Aim: Rewrite everything below from the line containing "Between [271,176] and" down through the end of the entries as a numbered list, leaving out any blank lines.

-- start of Data lines --

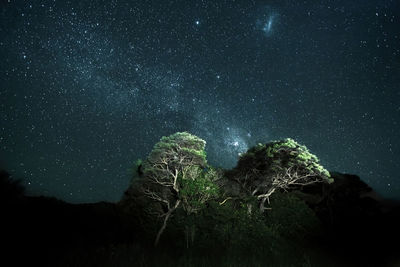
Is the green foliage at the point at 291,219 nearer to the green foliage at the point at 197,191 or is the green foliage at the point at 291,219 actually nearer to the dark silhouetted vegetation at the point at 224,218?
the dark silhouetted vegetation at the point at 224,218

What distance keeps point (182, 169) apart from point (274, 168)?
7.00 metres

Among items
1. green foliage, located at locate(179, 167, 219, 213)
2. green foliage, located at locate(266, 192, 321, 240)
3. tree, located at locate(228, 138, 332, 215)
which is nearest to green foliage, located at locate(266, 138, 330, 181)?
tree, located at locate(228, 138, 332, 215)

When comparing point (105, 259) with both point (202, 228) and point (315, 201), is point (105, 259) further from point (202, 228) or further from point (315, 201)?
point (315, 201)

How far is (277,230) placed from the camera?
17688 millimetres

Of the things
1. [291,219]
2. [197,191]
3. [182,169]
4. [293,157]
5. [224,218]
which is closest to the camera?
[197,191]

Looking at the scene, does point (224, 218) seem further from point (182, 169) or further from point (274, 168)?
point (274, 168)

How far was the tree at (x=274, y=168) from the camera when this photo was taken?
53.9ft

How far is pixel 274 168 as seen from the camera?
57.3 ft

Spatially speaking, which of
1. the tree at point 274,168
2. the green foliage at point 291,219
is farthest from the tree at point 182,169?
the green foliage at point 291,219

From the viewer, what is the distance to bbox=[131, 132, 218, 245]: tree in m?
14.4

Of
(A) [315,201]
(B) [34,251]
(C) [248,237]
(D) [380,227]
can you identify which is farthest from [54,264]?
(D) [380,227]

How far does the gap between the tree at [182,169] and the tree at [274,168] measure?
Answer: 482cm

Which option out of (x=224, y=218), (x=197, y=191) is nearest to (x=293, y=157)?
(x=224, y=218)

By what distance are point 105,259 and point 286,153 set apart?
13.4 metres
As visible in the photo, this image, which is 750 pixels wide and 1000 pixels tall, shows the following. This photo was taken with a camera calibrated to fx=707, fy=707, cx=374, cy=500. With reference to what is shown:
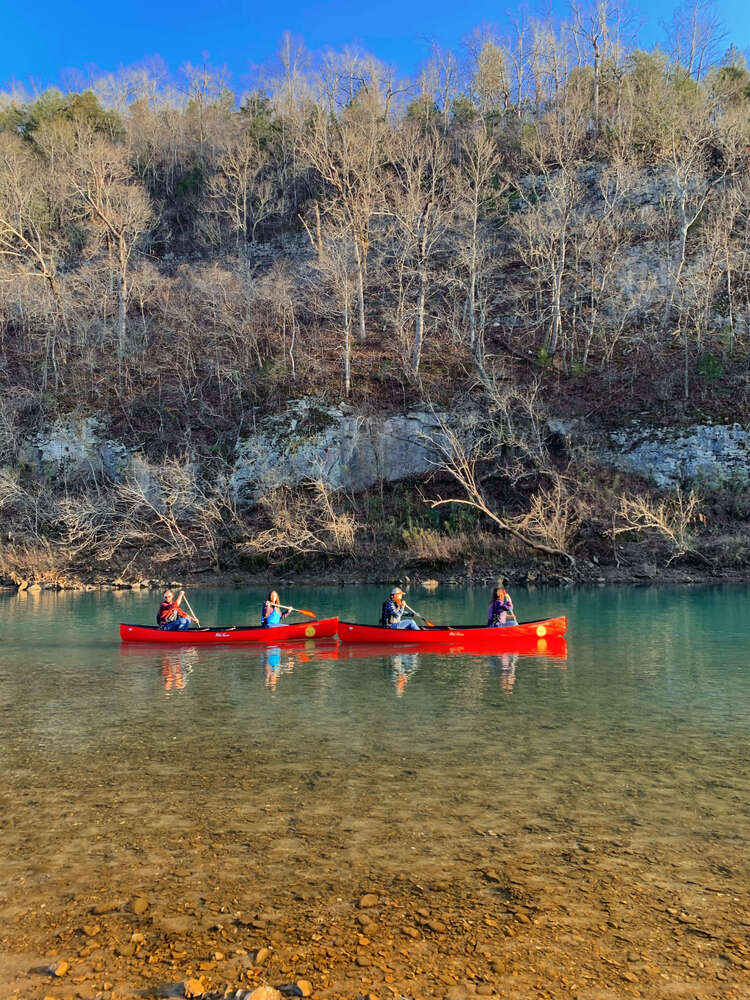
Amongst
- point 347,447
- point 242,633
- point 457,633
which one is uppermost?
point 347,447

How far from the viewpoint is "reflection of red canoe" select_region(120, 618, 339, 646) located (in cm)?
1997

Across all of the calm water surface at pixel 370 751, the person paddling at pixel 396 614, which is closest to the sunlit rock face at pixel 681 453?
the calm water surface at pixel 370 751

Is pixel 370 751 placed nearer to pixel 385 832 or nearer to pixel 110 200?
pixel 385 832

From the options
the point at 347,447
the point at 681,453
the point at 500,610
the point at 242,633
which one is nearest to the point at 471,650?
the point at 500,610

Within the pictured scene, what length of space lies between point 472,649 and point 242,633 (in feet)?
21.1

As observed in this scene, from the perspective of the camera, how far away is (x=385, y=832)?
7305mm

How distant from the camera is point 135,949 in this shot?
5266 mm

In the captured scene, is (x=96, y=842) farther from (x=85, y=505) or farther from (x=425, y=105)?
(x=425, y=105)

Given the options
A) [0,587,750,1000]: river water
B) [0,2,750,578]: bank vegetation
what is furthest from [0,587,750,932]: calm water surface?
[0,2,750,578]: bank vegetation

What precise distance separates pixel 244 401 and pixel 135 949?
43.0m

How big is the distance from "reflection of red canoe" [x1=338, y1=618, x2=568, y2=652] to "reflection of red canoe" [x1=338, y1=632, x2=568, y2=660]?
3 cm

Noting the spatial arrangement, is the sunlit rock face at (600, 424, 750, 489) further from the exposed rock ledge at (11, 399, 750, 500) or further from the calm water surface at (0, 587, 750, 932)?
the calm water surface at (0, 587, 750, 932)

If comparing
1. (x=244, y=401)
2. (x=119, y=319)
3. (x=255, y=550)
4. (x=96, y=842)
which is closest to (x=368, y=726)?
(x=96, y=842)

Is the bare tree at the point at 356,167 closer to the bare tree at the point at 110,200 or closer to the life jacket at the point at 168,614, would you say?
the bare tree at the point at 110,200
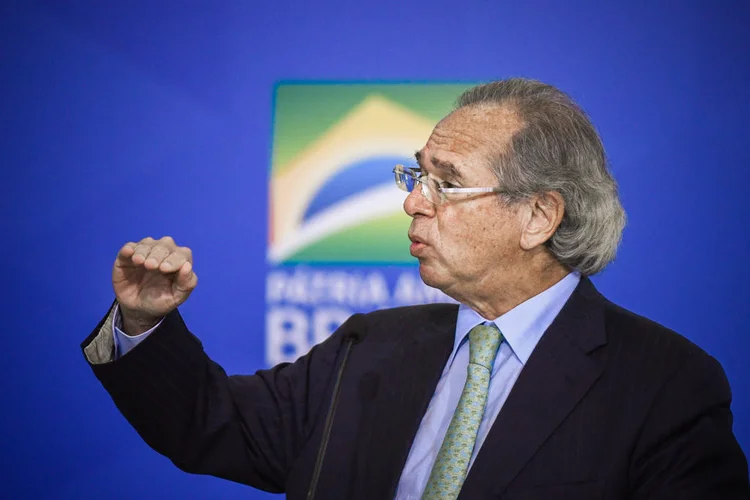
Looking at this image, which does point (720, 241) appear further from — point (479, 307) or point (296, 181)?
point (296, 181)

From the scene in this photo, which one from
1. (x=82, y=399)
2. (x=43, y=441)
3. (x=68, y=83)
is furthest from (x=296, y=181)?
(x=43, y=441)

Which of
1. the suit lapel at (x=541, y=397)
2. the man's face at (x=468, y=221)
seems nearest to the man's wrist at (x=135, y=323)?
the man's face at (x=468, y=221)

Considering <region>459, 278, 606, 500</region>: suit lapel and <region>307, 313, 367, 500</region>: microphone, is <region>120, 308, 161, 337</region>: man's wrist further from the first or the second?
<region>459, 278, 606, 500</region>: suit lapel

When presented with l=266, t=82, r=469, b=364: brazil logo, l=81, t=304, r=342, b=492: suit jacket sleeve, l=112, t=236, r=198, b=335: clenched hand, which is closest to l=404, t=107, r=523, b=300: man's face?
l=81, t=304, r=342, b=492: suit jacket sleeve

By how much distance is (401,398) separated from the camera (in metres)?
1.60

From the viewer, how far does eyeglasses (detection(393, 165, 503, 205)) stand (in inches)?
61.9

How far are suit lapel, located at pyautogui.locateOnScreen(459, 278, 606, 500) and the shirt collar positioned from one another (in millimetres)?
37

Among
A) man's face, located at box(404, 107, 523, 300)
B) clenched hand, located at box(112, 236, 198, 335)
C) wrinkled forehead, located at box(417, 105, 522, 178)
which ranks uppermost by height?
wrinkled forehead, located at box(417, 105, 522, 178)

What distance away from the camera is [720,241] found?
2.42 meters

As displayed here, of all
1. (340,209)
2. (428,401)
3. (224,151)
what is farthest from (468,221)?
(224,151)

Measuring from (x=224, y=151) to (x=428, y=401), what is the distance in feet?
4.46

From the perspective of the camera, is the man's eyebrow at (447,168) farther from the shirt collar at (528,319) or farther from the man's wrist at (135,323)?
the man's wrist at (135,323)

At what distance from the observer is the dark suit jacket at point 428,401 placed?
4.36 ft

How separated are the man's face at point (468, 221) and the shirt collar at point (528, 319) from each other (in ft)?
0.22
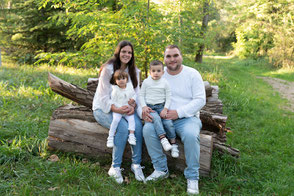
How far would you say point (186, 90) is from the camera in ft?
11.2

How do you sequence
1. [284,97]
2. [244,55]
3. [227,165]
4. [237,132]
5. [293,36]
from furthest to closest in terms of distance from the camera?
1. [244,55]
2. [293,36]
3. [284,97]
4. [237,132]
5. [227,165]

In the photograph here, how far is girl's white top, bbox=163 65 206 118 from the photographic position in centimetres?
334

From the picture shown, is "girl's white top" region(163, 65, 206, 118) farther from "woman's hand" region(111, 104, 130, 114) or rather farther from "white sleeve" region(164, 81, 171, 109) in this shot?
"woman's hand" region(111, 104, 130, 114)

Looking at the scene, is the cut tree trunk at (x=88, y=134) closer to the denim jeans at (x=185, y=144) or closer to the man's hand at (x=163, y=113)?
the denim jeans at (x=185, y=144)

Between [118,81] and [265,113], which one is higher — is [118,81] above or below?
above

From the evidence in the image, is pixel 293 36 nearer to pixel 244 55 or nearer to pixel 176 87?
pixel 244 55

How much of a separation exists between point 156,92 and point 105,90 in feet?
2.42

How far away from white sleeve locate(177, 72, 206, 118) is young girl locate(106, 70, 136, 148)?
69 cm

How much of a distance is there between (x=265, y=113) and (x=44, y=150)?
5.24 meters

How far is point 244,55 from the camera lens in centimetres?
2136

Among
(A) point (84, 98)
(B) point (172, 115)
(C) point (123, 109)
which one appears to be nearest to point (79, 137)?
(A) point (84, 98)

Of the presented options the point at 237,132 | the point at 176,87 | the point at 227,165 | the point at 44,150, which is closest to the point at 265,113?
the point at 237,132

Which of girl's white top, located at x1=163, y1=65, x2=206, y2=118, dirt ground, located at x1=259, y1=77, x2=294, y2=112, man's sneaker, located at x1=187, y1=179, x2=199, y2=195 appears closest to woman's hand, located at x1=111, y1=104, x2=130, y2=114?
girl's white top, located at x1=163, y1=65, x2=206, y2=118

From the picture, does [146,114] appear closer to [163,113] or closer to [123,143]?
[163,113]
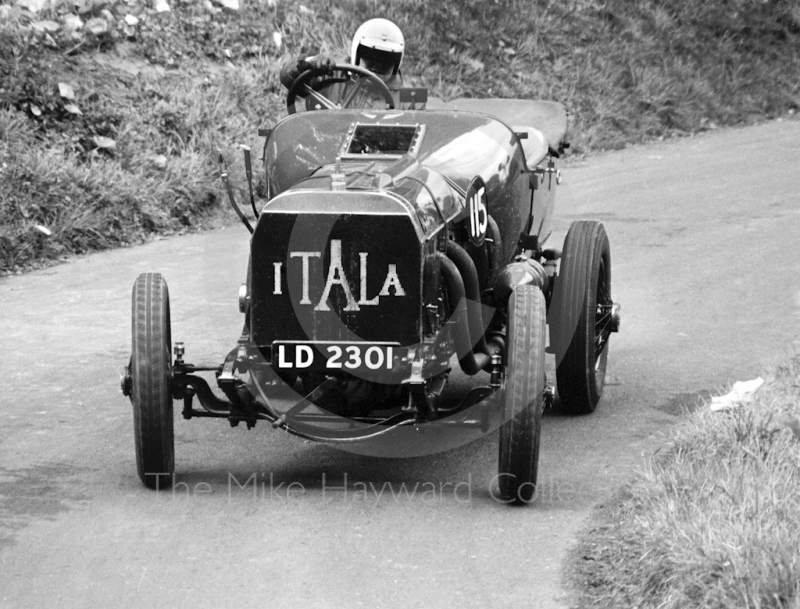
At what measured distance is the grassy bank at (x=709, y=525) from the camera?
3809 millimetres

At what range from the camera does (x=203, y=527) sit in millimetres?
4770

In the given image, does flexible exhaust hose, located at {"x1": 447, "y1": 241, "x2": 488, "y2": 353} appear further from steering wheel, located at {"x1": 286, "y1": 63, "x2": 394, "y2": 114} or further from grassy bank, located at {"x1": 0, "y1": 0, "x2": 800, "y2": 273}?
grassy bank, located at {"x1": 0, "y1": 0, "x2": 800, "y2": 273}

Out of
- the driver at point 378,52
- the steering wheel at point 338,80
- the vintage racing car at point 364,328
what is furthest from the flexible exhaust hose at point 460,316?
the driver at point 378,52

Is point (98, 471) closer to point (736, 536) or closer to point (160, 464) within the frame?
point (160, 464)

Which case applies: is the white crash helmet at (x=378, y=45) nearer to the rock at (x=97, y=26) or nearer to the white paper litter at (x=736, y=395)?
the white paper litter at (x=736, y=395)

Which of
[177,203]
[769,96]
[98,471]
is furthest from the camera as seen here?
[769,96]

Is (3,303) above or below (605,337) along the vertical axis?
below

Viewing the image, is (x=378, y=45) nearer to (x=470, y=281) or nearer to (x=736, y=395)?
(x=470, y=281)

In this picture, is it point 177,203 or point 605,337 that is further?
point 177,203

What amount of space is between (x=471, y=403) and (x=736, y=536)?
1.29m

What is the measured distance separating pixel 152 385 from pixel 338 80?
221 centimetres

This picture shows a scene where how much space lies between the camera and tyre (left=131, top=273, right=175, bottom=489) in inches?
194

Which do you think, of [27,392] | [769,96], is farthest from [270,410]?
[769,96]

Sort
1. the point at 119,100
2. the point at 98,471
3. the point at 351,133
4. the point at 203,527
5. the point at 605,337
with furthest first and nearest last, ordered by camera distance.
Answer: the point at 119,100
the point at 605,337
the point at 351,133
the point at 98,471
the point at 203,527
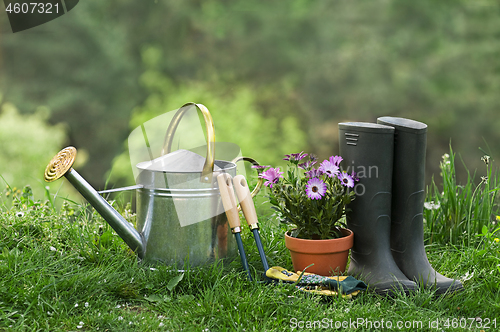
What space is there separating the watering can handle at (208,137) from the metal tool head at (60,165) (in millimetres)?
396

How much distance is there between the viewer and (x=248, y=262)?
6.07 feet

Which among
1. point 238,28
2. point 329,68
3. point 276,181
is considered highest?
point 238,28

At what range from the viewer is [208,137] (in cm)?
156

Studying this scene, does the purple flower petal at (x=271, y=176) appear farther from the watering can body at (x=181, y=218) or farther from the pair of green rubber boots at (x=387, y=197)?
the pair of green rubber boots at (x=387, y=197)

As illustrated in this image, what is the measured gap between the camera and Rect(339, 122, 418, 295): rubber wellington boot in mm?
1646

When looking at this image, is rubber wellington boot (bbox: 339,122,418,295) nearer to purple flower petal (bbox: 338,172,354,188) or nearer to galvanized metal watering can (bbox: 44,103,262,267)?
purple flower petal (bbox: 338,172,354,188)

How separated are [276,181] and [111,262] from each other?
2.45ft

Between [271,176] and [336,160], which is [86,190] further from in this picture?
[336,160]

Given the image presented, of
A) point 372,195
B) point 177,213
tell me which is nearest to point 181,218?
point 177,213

-- end of Data lines --

Finished task:
1. Between [271,176] and [336,160], which is [86,190] further from in this picture?
2. [336,160]
3. Given the image presented, of
4. A) point 372,195
5. B) point 177,213
6. tell me which is nearest to point 181,218?
7. point 177,213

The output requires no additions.